Whether central banks are or should be or could be “independent” of the rest of the government is a key question in political economics and political finance. Given the great power of the unelected managers of central banks in a fiat currency system, the potentially huge costs of their mistakes, and their obvious ability to move markets, it is a question of substantial magnitude.
Unsurprisingly, the Federal Reserve itself is a big proponent of its own independence. Former Fed chairmen Paul Volcker, Alan Greenspan, Ben Bernanke and Janet Yellen took to the Wall Street Journal on August 6 to make the independence case.
An interesting, perhaps more balanced, approach is taken by Canada, another economically advanced, democratic country with a sophisticated financial system, for its central bank, the Bank of Canada. The Bank of Canada Act strikingly contrasts with the theory of independence in this respect.
Specifically, the Bank of Canada Act has a section entitled “Government Directive.” This section provides for the explicit coordination between the central bank and the executive, and the ultimate superior authority of the Parliamentary government in monetary actions. To understand the provisions I am about to quote, “Minister” means the Minister of Finance, equivalent to the Secretary of the Treasury in the U.S. government. “Governor” means the head of the Bank of Canada, equivalent to the Chairman of the Federal Reserve System. “Governor in Council” means quite a different Governor, namely the Governor General of Canada, acting on advice of the Prime Minister and the Cabinet, formally representing the authority of the Crown.
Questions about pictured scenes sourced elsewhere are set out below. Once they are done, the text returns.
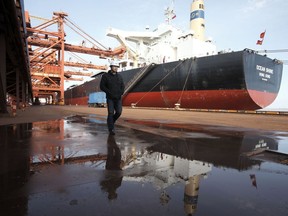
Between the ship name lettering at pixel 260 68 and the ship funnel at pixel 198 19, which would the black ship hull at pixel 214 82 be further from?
the ship funnel at pixel 198 19

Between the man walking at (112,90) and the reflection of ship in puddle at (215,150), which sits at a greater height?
the man walking at (112,90)

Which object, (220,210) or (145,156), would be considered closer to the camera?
(220,210)

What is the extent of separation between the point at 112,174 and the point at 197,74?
678 inches

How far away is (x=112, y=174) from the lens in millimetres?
2070

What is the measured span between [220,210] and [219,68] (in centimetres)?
1693

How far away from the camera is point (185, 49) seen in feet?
70.0

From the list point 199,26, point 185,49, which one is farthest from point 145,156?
point 199,26

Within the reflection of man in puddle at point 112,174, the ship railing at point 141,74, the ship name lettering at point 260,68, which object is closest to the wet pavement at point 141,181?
the reflection of man in puddle at point 112,174

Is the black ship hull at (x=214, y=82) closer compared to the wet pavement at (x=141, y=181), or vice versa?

Says this section of the Bank of Canada Act (with italics added):
“Consultations
14 (1) The Minister [of Finance] and the Governor [of the Bank of Canada] shall consult regularly on monetary policy and on its relation to general economic policy.
Minister’s Directive
(2) If, notwithstanding the consultations provided for in subsection (1), there should emerge a difference of opinion between the Minister and the Bank concerning the monetary policy to be followed, the Minister may, after consultation with the Governor and with the approval of the Governor [General] in Council, give to the Governor [of the Bank] a written directive concerning monetary policy, in specific terms and applicable for a specified period, and the Bank shall comply with that directive.”
That’s pretty clear. Although such a directive to the central bank has never been issued, every Governor of the Bank has the strongest incentives never to have one issued. The possibility is there, in the framework for the required consultations.
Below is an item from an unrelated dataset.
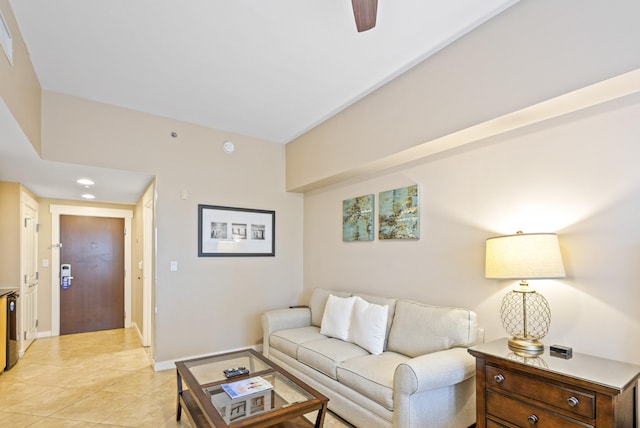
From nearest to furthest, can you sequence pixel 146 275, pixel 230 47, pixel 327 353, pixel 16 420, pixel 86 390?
pixel 230 47, pixel 16 420, pixel 327 353, pixel 86 390, pixel 146 275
Other democracies with statutory provisions for the government to issue directions to the central bank include Australia, England, India and New Zealand (all, like Canada and the U.S., formerly parts of the British Empire). Thus:
The Australian Reserve Bank Act: “The Treasurer may then submit a recommendation to the Governor-General, and the Governor-General, acting with the advice of the Federal Executive Council, may, by order, determine the policy to be adopted by the Bank.”
Bank of England Act: “The Treasury, after consultation with the Governor of the Bank, may by order give the Bank directions with respect to monetary policy if they are satisfied that the directions are required in the public interest and by extreme economic circumstances.”
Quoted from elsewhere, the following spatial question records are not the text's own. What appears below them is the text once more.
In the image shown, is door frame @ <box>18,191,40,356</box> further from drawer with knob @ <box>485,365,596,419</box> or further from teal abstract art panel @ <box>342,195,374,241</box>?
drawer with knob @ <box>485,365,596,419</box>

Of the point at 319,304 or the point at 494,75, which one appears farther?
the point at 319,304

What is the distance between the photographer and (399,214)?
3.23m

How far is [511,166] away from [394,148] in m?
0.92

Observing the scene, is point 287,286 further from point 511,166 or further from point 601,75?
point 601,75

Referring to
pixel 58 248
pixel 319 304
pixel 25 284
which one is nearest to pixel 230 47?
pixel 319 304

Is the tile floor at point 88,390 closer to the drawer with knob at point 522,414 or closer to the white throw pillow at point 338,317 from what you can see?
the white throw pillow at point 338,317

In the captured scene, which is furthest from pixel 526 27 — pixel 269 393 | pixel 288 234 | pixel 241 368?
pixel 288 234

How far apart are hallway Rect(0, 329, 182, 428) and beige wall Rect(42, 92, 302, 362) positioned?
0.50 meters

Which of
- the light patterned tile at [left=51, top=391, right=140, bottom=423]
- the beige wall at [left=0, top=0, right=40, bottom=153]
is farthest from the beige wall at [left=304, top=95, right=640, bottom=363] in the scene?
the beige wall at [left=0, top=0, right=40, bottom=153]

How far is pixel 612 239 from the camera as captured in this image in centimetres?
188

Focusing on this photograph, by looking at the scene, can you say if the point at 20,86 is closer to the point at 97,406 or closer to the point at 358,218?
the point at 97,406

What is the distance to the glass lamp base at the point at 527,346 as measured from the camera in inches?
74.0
The Reserve Bank of India Act: “The Central Government may from time to time give such directions to the Bank as it may, after consultation with the Governor of the Bank, consider necessary in the public interest.”
Reserve Bank of New Zealand Act: “The Governor-General may, by Order in Council, on the advice of the Minister, direct the MPC [Monetary Policy Committee] to formulate, and the Bank to implement, monetary policy [objectives] specified in the order.”
Do these Canadian and other countries’ related provisions give too much power to the politicians? Does the U.S. structure give too much power to the unelected managers of the central bank? Where is the right balance? Here we find ourselves in the domain of political philosophy, so the debates will surely continue. These debates will benefit if better informed of the ideas of other important democracies.